As for illustrating the moral depravity that comes with torturing, it’s done in a restrained fashion by Tim Robbins’ performance as Nic Vos, a composite character standing in for the real-life policemen who tortured Chamusso. Rather than indulge in mustache-twirling, the actor insists on the character’s ordinariness. Vos uses ropes and pulleys to inflict pain not because he enjoys it or because he bears any affection for the white government, but because it’s his job. Watching him strum a guitar while picnicking with his wife and daughters, you can see this is a monster who has fully convinced himself that he’s not one. There’s the banality of evil for you.

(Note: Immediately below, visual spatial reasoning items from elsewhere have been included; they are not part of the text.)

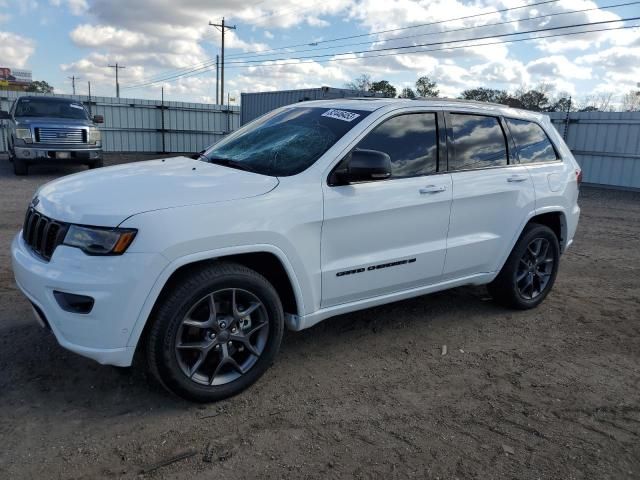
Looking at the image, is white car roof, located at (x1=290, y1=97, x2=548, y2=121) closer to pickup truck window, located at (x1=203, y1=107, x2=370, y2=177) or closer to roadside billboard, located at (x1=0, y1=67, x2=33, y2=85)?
pickup truck window, located at (x1=203, y1=107, x2=370, y2=177)

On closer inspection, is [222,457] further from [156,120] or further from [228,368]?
[156,120]

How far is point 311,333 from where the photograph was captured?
435cm

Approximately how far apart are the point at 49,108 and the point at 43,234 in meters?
12.0

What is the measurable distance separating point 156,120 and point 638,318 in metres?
20.7

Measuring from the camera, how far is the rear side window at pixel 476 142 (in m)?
4.28

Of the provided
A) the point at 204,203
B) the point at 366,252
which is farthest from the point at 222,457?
the point at 366,252

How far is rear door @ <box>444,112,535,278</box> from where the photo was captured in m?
4.21

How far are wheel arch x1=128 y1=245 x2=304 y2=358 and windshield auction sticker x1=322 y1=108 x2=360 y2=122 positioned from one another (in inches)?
47.6

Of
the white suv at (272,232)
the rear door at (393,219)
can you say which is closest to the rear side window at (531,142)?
the white suv at (272,232)

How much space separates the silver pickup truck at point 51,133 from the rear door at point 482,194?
445 inches

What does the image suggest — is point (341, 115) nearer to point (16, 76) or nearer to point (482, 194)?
point (482, 194)

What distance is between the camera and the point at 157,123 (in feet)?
73.4

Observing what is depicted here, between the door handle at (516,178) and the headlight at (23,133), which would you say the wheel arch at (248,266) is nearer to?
the door handle at (516,178)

I suspect the years won’t be as kind to this film as to Noyce’s previous two. The script by Shawn Slovo (whose father was a hero of the anti-apartheid movement — he shows up briefly as a character here) holds no surprising revelations, and Noyce’s direction is professional rather than scintillating. Still, this film strikes the right balance of consciousness-raising and entertainment, something that too few Hollywood movies manage or even attempt. In an environment where the U.S. government and increasing numbers of its citizens are more willing to countenance torture, this movie is a valuable corrective and should be required viewing for all fans of 24. The fact that we need Catch a Fire is depressing, but the fact that we have it is encouraging.